Budget 400-500, B-stock ok

Receiver: Yamaha HTR-5660 (5yrs old, no HDMI but decent sound)

Center: Klipsch RC-52

Mains: Klipsch RF-51s

Surrounds: JBL (left over from HTIB believe the model is SCS-150)

Sub: JBL 10' 150W (also left over from HTIB, sounds ok but definitely not wowed by it)

CD/DVD/BD: PS3

TV: HD (not looking to upgrade this)

Currently running the video from PS3 to the TV through HDMI without going through the receiver and audio through receiver via optical. Cable goes to receiver through components (video) and optical (audio) outputs. 

I'm currently eying a SVS PB-10 NSD but not sure if it would make more sense to upgrade to a recent receiver first. Also the surrounds are kinda weak but I don't think upgrading them would make the same impact/$ as sub or receiver. Specific recommendations are appreciated if you have them. Thoughts?


----------



## tonyvdb (Sep 5, 2007)

Personally I would upgrade your receiver first. The Onkyo 706 is about the best bang for the buck right now and you should be able to find one for around the $550 mark I know its a little bit over your budget but well worth it.
My second choice would be the sub, An SVS PB10 NSD would be better than what you have or go with the PB12 NSD For the price you have Your not going to find a better sub unless you go DIY.


----------



## nordr (May 6, 2009)

Thanks! I really want a sub but I think you're right I should get a receiver. For one, I can't get the new HD audio formats with my current receiver since it has no HDMI input and I have to send audio over optical. How good is the audyssey MultiEQ in the 706? I have read some amazing reviews for their standalone EQ but haven't seen much about this.


----------



## tonyvdb (Sep 5, 2007)

Audyssey does wonders to the sound, I dont recommend going with a receiver without either Audyssey, or Yamaha's YAPO.


----------



## salvasol (Oct 31, 2006)

I agree with you and Tony ....get an AVR first (to take advantage of HD audio on BluRay), then get a sub.

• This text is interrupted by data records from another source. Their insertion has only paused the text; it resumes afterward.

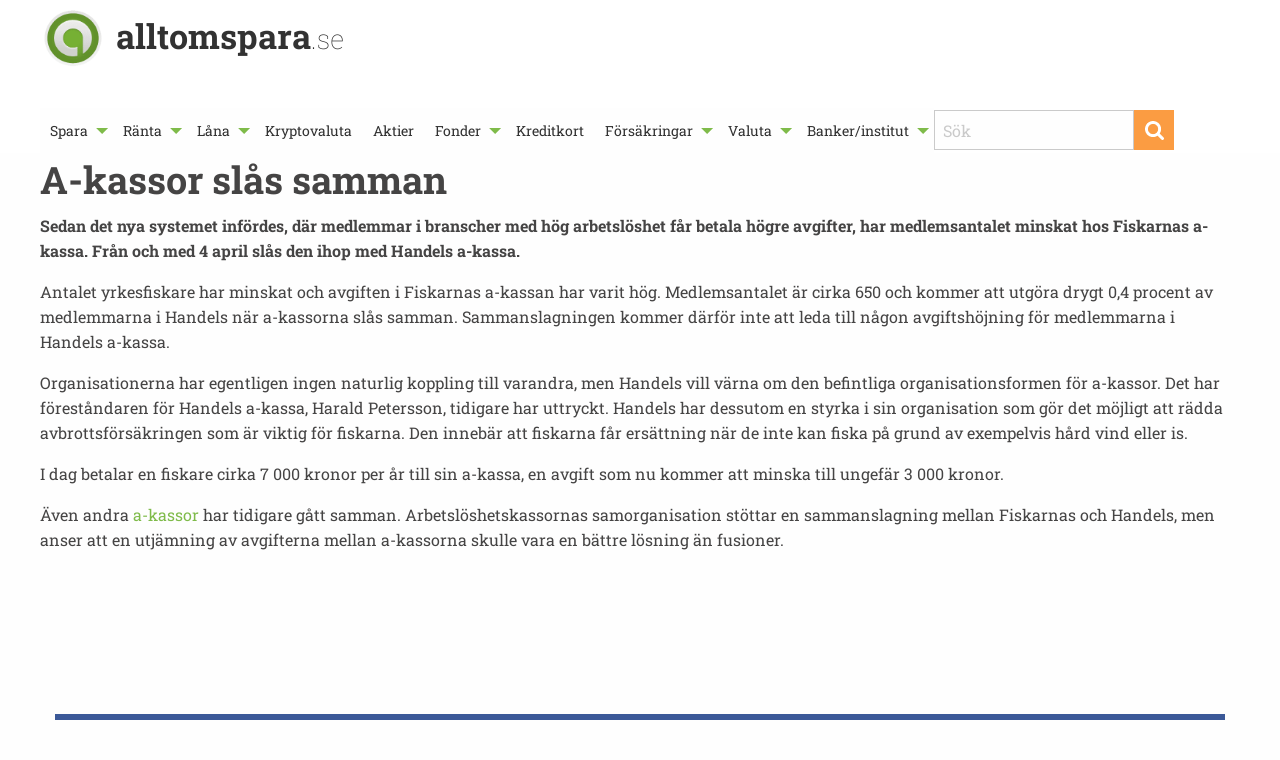

--- FILE ---
content_type: text/html; charset=utf-8
request_url: https://www.google.com/recaptcha/api2/aframe
body_size: 267
content:
<!DOCTYPE HTML><html><head><meta http-equiv="content-type" content="text/html; charset=UTF-8"></head><body><script nonce="YSNzqdUc_omOcUnwXVSk4A">/** Anti-fraud and anti-abuse applications only. See google.com/recaptcha */ try{var clients={'sodar':'https://pagead2.googlesyndication.com/pagead/sodar?'};window.addEventListener("message",function(a){try{if(a.source===window.parent){var b=JSON.parse(a.data);var c=clients[b['id']];if(c){var d=document.createElement('img');d.src=c+b['params']+'&rc='+(localStorage.getItem("rc::a")?sessionStorage.getItem("rc::b"):"");window.document.body.appendChild(d);sessionStorage.setItem("rc::e",parseInt(sessionStorage.getItem("rc::e")||0)+1);localStorage.setItem("rc::h",'1768755441825');}}}catch(b){}});window.parent.postMessage("_grecaptcha_ready", "*");}catch(b){}</script></body></html>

If you're interested in DIY, there's a lot of projects here on the forum.



nordr said:


> Currently running the video from PS3 to the TV through HDMI without going through the receiver and audio through receiver via optical. *Cable goes to receiver through components (video) and optical (audio) outputs*.


What do you mean components and optical outputs to AVR???....Why are you connecting component (video) to AVR???...Is that from PS3 to AVR???....if that's the case, you don't need to connect the component from PS3 to AVR, just the audio; audio/video is send to TV via HDMI.....


----------



## eboettn (Apr 25, 2008)

Go with the reciever first, then the sub. Get you a good Yamaha or Denon with HDMI then get you a decent sub. Just my two cents.
_Posted via Mobile Device_


----------



## Sonnie (Apr 11, 2006)

Hi Ryan... we haven't seen ya in a while, but looks like Eric has revived your thread here.

What did you ever decide to do?


----------



## nordr (May 6, 2009)

Thanks for all your suggestions. I took everyone's advice and bought a used yamaha rx-v1600 off CL for a really good price. It's a great receiver but I am not that blown away by the YAPO calibration so kinda wishing I went with an Audyssey system. Then I purchased a new sub a little while later. Went with a SVS PB-10. I do have to say that the sub made much more of a difference than the receiver. As of right now I am pretty happy with my set up. The only thing left to upgrade is my surrounds but I am having trouble convincing my fiance that we need another pair of big speakers in our small NYC apartment.


----------



## Sonnie (Apr 11, 2006)

Sounds like you did well.

Have you measured before and after with your YAPO using REW? I would mainly concentrate on getting the sub response right. Even Audyssey ain't the greatest when it comes to full range.


----------